[The task] Return every line below exactly, leaving nothing out.

[Data]
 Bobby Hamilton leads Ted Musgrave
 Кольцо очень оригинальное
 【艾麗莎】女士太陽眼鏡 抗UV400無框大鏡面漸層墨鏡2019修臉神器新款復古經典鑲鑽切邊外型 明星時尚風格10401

[Response area]
 Bobby Hamilton leads Ted Musgrave
 Кольцо очень оригинальное
 【艾麗莎】女士太陽眼鏡 抗UV400無框大鏡面漸層墨鏡2019修臉神器新款復古經典鑲鑽切邊外型 明星時尚風格10401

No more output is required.